Juan entró por la calle del Conde del Asalto, hormigueante de gente y de luz a aquella hora. Me di cuenta de que esto era el principio del barrio chino. «El brillo del diablo», de que me había hablado Angustias, aparecía empobrecido y chillón, en una gran abundancia de carteles con retratos de bailarinas y bailadores. Parecían las puertas de los cabarets con atracciones, barracas de feria. La música aturdía en oleadas agrias, saliendo de todas partes, mezclándose y desarmonizando. Pasando deprisa entre una ola humana que a veces me desesperaba porque me impedía ver a Juan, me llegó el recuerdo vivísimo de un carnaval que había visto cuando pequeña. La gente, en verdad, era grotesca: un hombre pasó a mi lado con los ojos cargados de rimel bajo un sombrero ancho.
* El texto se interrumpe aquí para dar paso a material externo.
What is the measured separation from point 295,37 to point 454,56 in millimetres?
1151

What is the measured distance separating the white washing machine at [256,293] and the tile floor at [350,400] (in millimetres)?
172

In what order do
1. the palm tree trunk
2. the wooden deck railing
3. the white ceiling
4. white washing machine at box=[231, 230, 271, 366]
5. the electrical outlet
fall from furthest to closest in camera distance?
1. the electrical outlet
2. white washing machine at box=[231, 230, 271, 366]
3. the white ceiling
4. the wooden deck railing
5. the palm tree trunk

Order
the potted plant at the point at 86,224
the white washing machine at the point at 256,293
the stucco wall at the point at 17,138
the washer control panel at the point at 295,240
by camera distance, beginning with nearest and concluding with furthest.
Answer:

Sus mejillas estaban sonrosadas. Todo el mundo me parecía disfrazado con mal gusto y me rozaba el ruido y el olor a vino.

Ni siquiera estaba asustada, como aquel día en que, encogida junto a la falda de mi madre, escuché las carcajadas y las ridículas contorsiones de las máscaras. Todo aquello no era más que un marco de pesadilla, irreal como todo lo externo a mi persecución.

Perdí de vista a Juan y me quedé aterrada. Alguien me empujó. Levanté los ojos y vi en el fondo de la calle la montaña de Montjuich envuelta, con sus jardines, en la pureza de la noche…

Encontré a Juan por fin. Estaba, el pobre, parado. Mirando el escaparate iluminado de una lechería, en el que aparecía una fila de flanes apetitosos. Movía los labios y con la mano se cogía la barba pensativo. «Éste es el momento -pensé- de poner mi mano sobre su brazo. De hacerle entrar en razón. De decirle que Gloria seguramente estará en casa…» No hice nada.